SHORT TASK 1: Rewrite the stretch of the article about the dinghy voyage from "Limping into Calais" through "of giving up.", putting "Ulysses" wherever "Odysseus" appears.
SHORT TASK 2: List every personal daily struggle that the writer of the article about the dinghy voyage names.

━━━ DOCUMENT

My friend Simon Moore is doing something crazy, stupid and arduous. With Maria Gallastegui, he is sailing in a sixteen-foot dinghy over three thousand miles, from London to Lebanon. It’s hard to capture quite how crazy, stupid and arduous this is unless you’ve done something similar, which I haven’t. And that’s kind of the point of this article.
Within about five minutes of us waving Simon and Maria off back last July, they discovered that their boat had holes in. Then they discovered that, actually, waves could get pretty big in the North Sea and, if they capsized now, they’d be dead. It took them four days, beaten back each time by gales and high seas, to get around just one point in Kent. Then they faced the Channel crossing.
Limping into Calais port, more coastal storms “encouraged” them to change their plans, from sailing around the Atlantic coast, to navigating through France along the canals. That change of plan meant, rather than filling their sails, they faced instead months of back-breaking rowing. Some days, Simon told me, he didn’t want to eat or drink anything because he didn’t have the strength to build a fire. When he left, Simon thought the whole journey might be over in six months. Six months later, like Odysseus returning from Troy, Maria and Simon face an Odyssey that might take years.
Simon has now returned to the UK for the winter, to recover and take stock, waiting for the better Mediterranean sailing conditions of spring. He is also thinking of giving up.
When he told me this, I was shocked. Shocked, a little panicky and then confused. I could understand why he would give up; as if the journey wasn’t dangerous enough, the spread of the Syrian civil war into Lebanon makes even the destination deadly. Any sensible, rational algorithm would calculate risk, profit and loss and conclude abandonment of the project.
I could understand his doubts and his concerns and could not blame him for such a decision. But why did I feel shock, panic and confusion? Why should I take his retirement personally? Because, I realise, I was relying on Simon’s journey. Facing down my personal daily struggles – publishing a book, fixing my bike, taking clothes to Calais – relied in some small way on knowing that he was out there doing something far more crazy, stupid and arduous. And I realised that, as a society, we need people like Simon and Maria, sacrificing themselves to do crazy, stupid and arduous things.

━━━━━━
━━━ RECORDED DATA

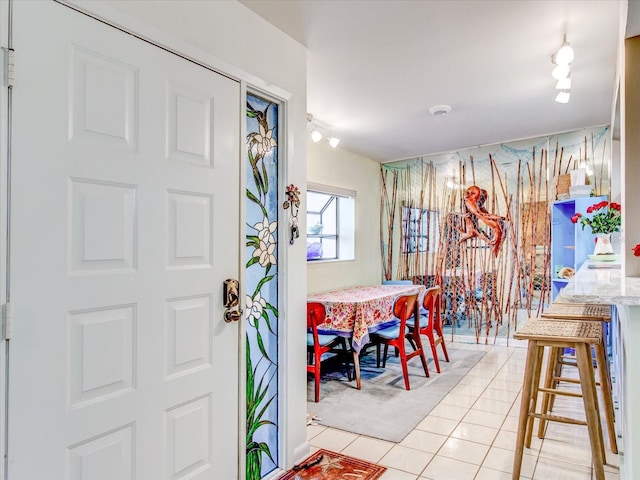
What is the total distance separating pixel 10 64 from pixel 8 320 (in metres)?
0.77

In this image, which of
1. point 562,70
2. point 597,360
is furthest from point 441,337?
point 562,70

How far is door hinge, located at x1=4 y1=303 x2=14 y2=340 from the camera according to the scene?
4.17 feet

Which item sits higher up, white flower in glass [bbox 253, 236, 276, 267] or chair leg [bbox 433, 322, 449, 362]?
white flower in glass [bbox 253, 236, 276, 267]

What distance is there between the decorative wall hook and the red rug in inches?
49.0

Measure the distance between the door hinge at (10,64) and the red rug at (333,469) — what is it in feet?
6.91

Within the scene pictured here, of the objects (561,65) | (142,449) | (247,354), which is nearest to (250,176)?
(247,354)

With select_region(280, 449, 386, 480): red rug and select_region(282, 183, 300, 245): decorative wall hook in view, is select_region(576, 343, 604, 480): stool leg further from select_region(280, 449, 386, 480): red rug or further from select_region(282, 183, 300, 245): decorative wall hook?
select_region(282, 183, 300, 245): decorative wall hook

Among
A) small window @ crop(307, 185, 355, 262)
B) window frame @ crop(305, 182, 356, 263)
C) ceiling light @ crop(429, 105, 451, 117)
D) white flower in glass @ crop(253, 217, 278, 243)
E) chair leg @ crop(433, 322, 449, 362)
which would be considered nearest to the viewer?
white flower in glass @ crop(253, 217, 278, 243)

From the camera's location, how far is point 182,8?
1.79 metres

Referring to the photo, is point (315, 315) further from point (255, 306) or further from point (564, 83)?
point (564, 83)

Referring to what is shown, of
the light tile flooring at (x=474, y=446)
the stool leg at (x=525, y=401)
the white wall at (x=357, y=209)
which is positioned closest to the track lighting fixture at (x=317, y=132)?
the white wall at (x=357, y=209)

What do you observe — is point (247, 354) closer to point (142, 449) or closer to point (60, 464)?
point (142, 449)

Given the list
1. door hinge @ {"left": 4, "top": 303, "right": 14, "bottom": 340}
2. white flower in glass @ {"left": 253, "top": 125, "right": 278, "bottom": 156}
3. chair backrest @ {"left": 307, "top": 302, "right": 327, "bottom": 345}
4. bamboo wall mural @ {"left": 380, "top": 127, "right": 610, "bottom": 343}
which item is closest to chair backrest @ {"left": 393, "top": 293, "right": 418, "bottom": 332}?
chair backrest @ {"left": 307, "top": 302, "right": 327, "bottom": 345}

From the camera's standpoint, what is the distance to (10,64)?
1.28m
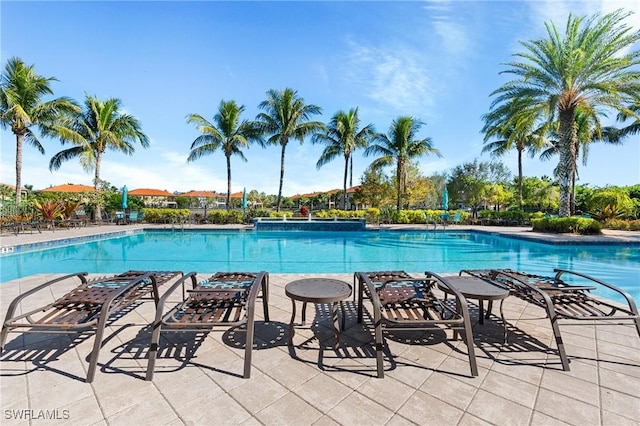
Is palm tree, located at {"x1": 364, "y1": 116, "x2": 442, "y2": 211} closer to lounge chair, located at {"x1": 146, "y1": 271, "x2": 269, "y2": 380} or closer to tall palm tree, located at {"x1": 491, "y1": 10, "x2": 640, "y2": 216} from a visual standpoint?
tall palm tree, located at {"x1": 491, "y1": 10, "x2": 640, "y2": 216}

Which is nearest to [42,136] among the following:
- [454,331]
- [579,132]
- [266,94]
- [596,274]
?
[266,94]

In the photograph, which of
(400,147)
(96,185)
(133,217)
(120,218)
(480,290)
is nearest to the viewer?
(480,290)

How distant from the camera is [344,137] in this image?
22156mm

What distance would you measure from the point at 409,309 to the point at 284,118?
65.0 ft

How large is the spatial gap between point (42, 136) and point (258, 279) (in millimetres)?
20475

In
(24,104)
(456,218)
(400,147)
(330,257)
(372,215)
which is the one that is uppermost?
(24,104)

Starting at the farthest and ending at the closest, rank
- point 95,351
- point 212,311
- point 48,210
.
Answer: point 48,210 < point 212,311 < point 95,351

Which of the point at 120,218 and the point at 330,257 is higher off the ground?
the point at 120,218

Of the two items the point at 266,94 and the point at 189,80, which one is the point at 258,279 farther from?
the point at 266,94

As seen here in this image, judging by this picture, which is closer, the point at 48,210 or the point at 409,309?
the point at 409,309

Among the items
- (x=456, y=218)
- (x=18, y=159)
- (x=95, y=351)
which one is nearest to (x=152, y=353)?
(x=95, y=351)

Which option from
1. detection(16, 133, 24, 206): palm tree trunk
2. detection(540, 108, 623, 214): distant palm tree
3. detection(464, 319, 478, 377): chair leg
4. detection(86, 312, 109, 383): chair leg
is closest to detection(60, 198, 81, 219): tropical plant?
detection(16, 133, 24, 206): palm tree trunk

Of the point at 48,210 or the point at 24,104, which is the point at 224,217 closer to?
the point at 48,210

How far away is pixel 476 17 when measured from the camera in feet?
25.7
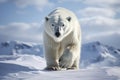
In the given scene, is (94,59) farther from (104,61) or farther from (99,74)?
(99,74)

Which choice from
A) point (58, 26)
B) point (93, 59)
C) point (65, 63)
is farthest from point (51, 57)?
point (93, 59)

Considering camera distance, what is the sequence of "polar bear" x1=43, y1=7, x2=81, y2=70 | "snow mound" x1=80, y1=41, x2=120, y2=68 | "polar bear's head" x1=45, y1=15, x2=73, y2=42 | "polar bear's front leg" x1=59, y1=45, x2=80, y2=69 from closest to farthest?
"polar bear's head" x1=45, y1=15, x2=73, y2=42
"polar bear" x1=43, y1=7, x2=81, y2=70
"polar bear's front leg" x1=59, y1=45, x2=80, y2=69
"snow mound" x1=80, y1=41, x2=120, y2=68

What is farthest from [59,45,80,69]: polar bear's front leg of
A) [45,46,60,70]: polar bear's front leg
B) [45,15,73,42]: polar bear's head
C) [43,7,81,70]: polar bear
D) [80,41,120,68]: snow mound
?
[80,41,120,68]: snow mound

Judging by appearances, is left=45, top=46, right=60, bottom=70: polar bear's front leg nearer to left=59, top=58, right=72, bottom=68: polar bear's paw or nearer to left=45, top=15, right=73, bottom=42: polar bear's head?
left=59, top=58, right=72, bottom=68: polar bear's paw

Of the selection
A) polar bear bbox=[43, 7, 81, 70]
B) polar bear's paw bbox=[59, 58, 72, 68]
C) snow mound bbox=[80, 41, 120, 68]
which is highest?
polar bear bbox=[43, 7, 81, 70]

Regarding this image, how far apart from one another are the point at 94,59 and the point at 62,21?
172 meters

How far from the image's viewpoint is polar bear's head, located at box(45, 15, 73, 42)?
892 centimetres

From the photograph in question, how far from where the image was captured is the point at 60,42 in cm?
968

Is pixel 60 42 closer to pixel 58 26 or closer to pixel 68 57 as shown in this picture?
pixel 68 57

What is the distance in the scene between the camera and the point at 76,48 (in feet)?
32.0

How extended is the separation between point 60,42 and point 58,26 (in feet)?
2.53

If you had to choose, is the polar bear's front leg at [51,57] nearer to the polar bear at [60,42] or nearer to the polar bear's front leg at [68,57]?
the polar bear at [60,42]

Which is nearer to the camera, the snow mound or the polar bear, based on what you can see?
the polar bear

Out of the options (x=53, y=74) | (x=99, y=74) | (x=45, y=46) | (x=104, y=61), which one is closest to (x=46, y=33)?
(x=45, y=46)
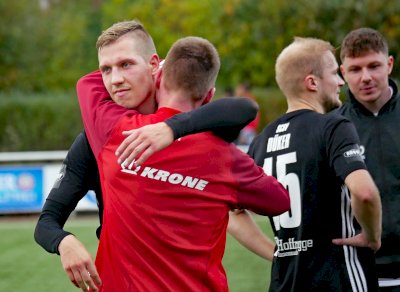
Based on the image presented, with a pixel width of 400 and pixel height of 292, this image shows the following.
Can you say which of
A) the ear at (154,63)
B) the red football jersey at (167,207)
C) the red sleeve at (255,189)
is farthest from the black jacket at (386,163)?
the ear at (154,63)

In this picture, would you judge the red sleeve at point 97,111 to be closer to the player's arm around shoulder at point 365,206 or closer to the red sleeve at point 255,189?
the red sleeve at point 255,189

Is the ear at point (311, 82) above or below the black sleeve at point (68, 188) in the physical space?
above

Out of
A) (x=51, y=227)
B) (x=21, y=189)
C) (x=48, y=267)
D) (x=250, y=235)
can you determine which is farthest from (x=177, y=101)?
(x=21, y=189)

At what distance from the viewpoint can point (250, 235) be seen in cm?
520

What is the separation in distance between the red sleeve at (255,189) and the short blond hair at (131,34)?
622 millimetres

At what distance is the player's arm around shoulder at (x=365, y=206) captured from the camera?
14.4 feet

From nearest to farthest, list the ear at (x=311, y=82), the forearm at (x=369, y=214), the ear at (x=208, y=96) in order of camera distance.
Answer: the ear at (x=208, y=96)
the forearm at (x=369, y=214)
the ear at (x=311, y=82)

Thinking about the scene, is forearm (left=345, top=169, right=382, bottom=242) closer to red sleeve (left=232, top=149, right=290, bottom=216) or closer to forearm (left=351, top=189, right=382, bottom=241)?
forearm (left=351, top=189, right=382, bottom=241)

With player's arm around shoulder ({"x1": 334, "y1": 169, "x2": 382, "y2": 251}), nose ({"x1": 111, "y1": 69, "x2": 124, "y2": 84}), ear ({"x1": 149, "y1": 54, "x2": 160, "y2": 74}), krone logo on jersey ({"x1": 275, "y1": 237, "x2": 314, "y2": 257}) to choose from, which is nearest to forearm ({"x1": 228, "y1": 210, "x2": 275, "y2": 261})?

━━━━━━

COMPLETE OUTPUT 1:
Limping into Calais port, more coastal storms “encouraged” them to change their plans, from sailing around the Atlantic coast, to navigating through France along the canals. That change of plan meant, rather than filling their sails, they faced instead months of back-breaking rowing. Some days, Simon told me, he didn’t want to eat or drink anything because he didn’t have the strength to build a fire. When he left, Simon thought the whole journey might be over in six months. Six months later, like Ulysses returning from Troy, Maria and Simon face an Odyssey that might take years.
Simon has now returned to the UK for the winter, to recover and take stock, waiting for the better Mediterranean sailing conditions of spring. He is also thinking of giving up.

COMPLETE OUTPUT 2:
- Publishing a book
- Fixing a bike
- Taking clothes to Calais